» AIM OF THE EXERCISE: Without any of the pictures, print every record below exactly.

**********

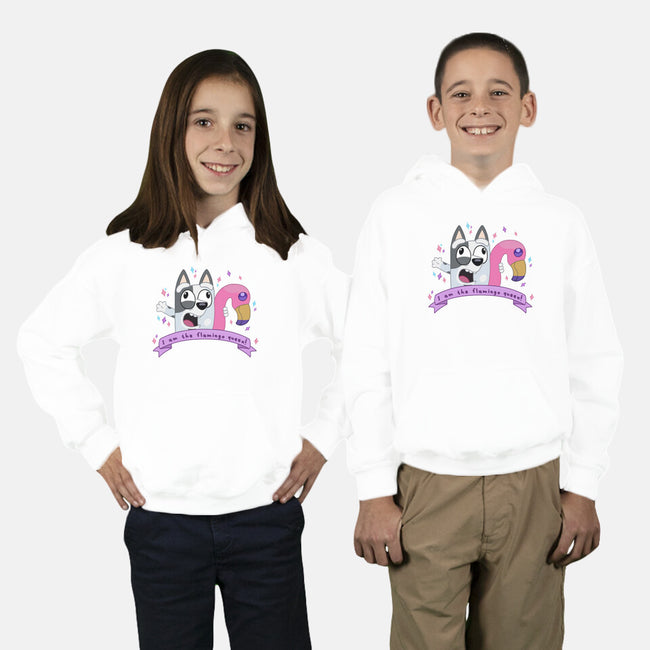 I Am The Flamingo Queen-Youth-Pullover-Sweatshirt-Alexhefe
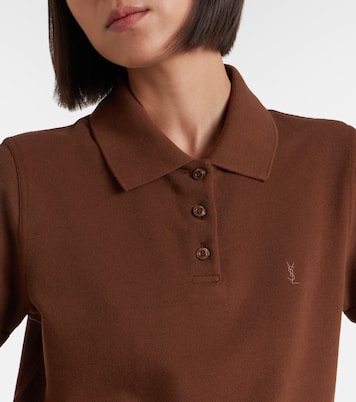Polo Cassandre de piqué de algodón | Saint Laurent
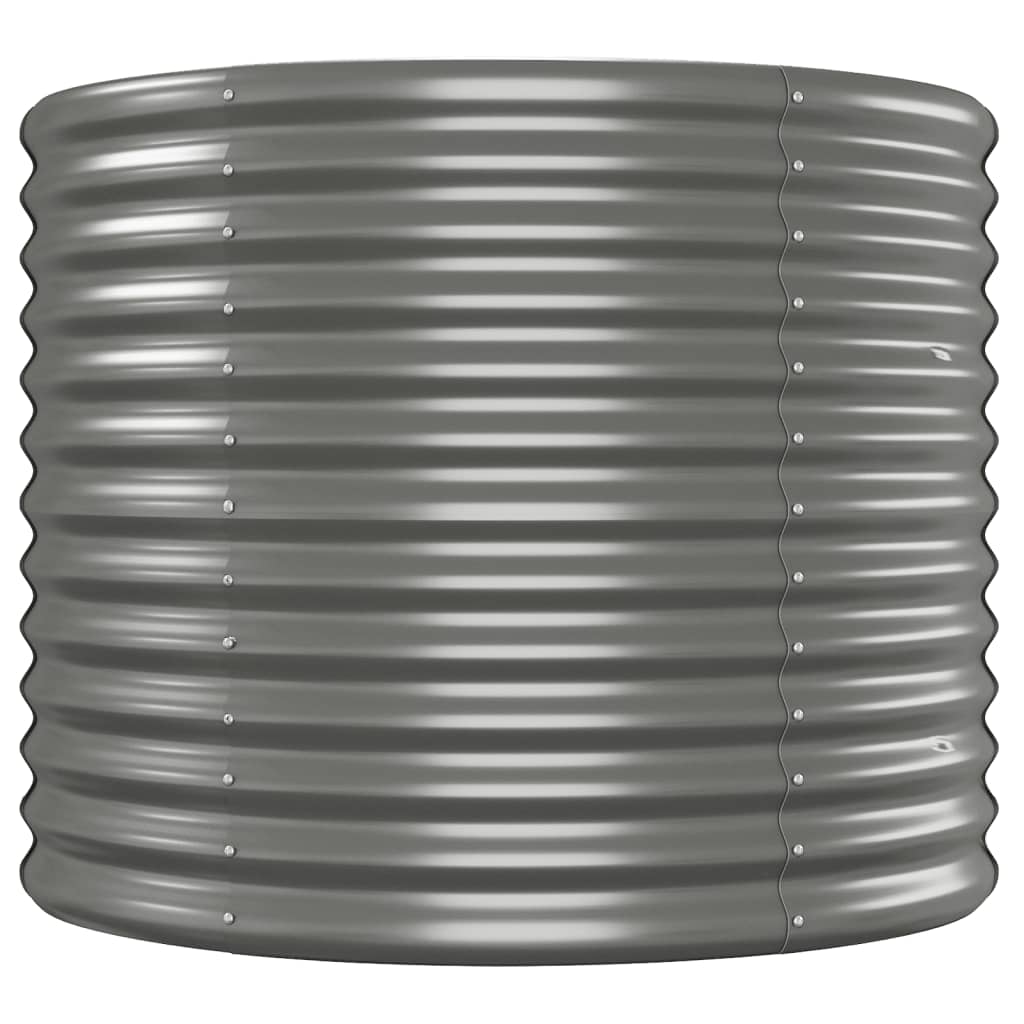 vidaXL Garden Raised Bed Grey 554x100x68 cm Powder-coated Steel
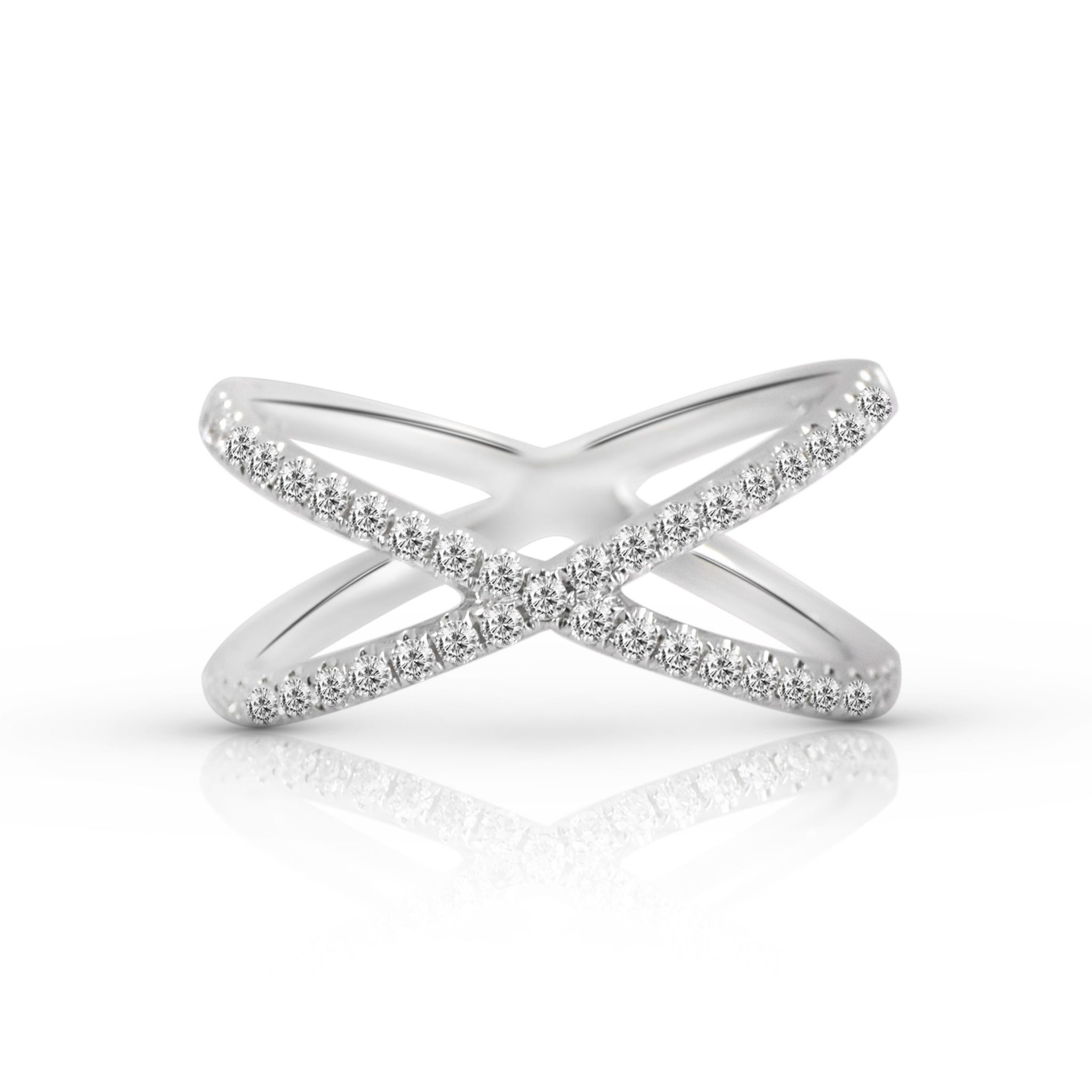 Diamond set cross ring | B24065 • Diamonds & Pearls Perth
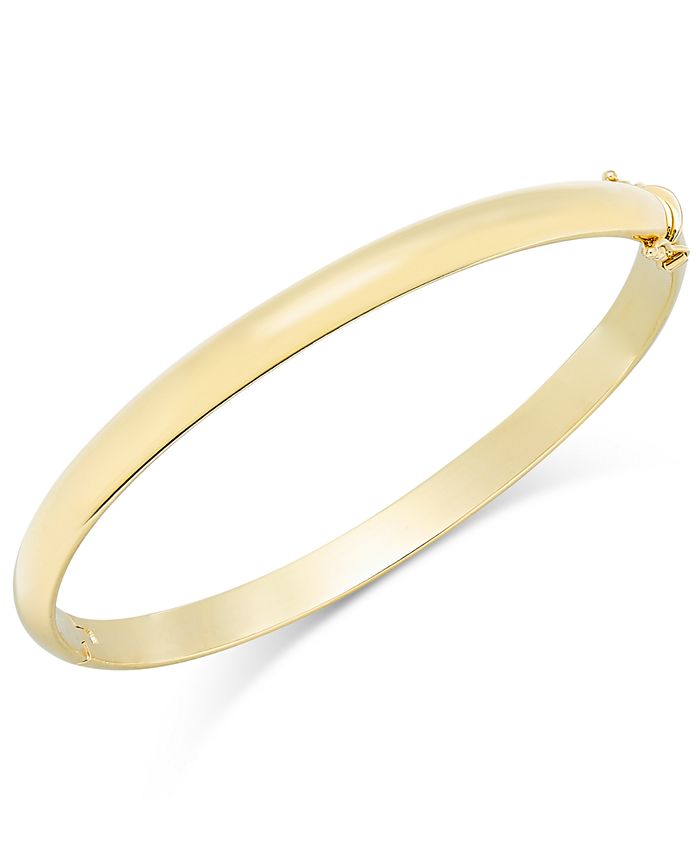14k Yellow Gold Bangle Bracelet 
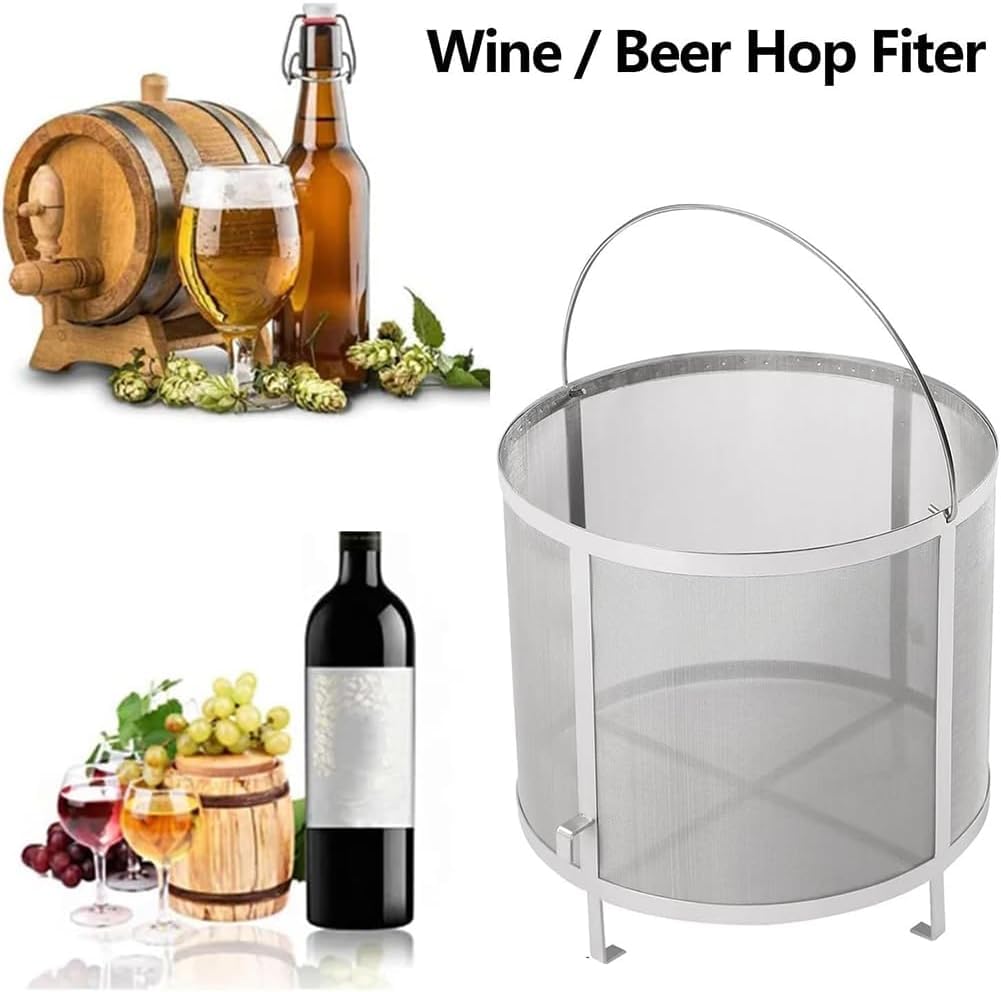 Hopfenfilter In 3 Größen, 300 Mikron Maschenweite, Siebkorb Aus Edelstahl 304, Bier-hopfenfilter Für Heimbrauen, Wein, Bier, Teekessel 35x35cm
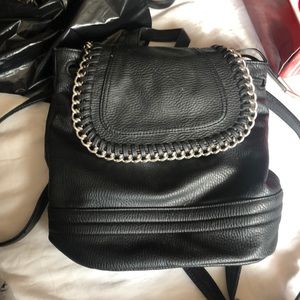 Black Backpack Purse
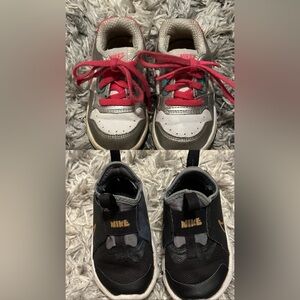 Bundle of 2 pair Nike sneakers size 6c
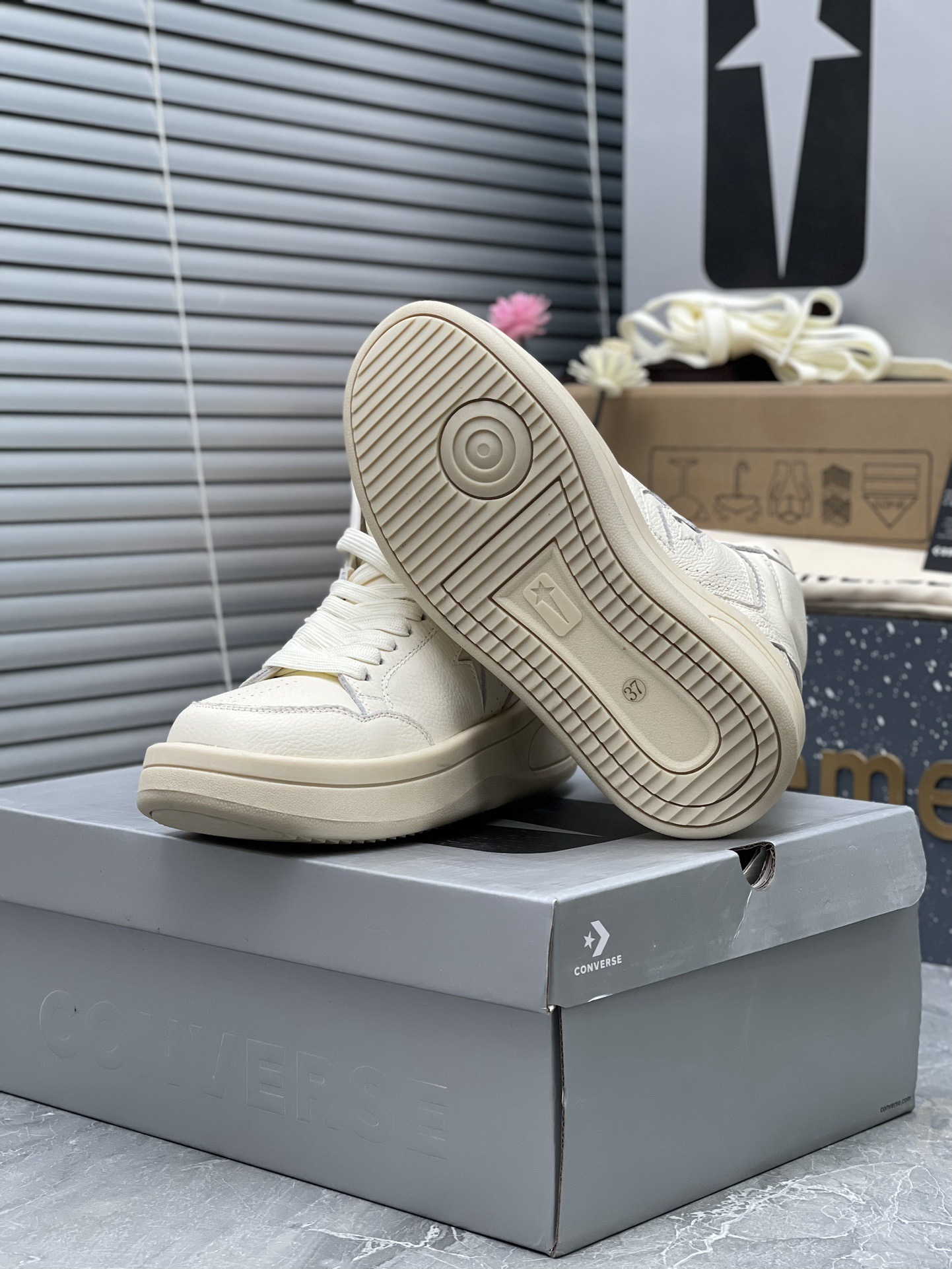 Men Women R*ICK OWENS Top SNEAKERS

**********

» WRITTEN RESPONSE:
 I Am The Flamingo Queen-Youth-Pullover-Sweatshirt-Alexhefe
Polo Cassandre de piqué de algodón | Saint Laurent
 vidaXL Garden Raised Bed Grey 554x100x68 cm Powder-coated Steel
 Diamond set cross ring | B24065 • Diamonds & Pearls Perth
14k Yellow Gold Bangle Bracelet 
 Hopfenfilter In 3 Größen, 300 Mikron Maschenweite, Siebkorb Aus Edelstahl 304, Bier-hopfenfilter Für Heimbrauen, Wein, Bier, Teekessel 35x35cm
 Black Backpack Purse
 Bundle of 2 pair Nike sneakers size 6c
 Men Women R*ICK OWENS Top SNEAKERS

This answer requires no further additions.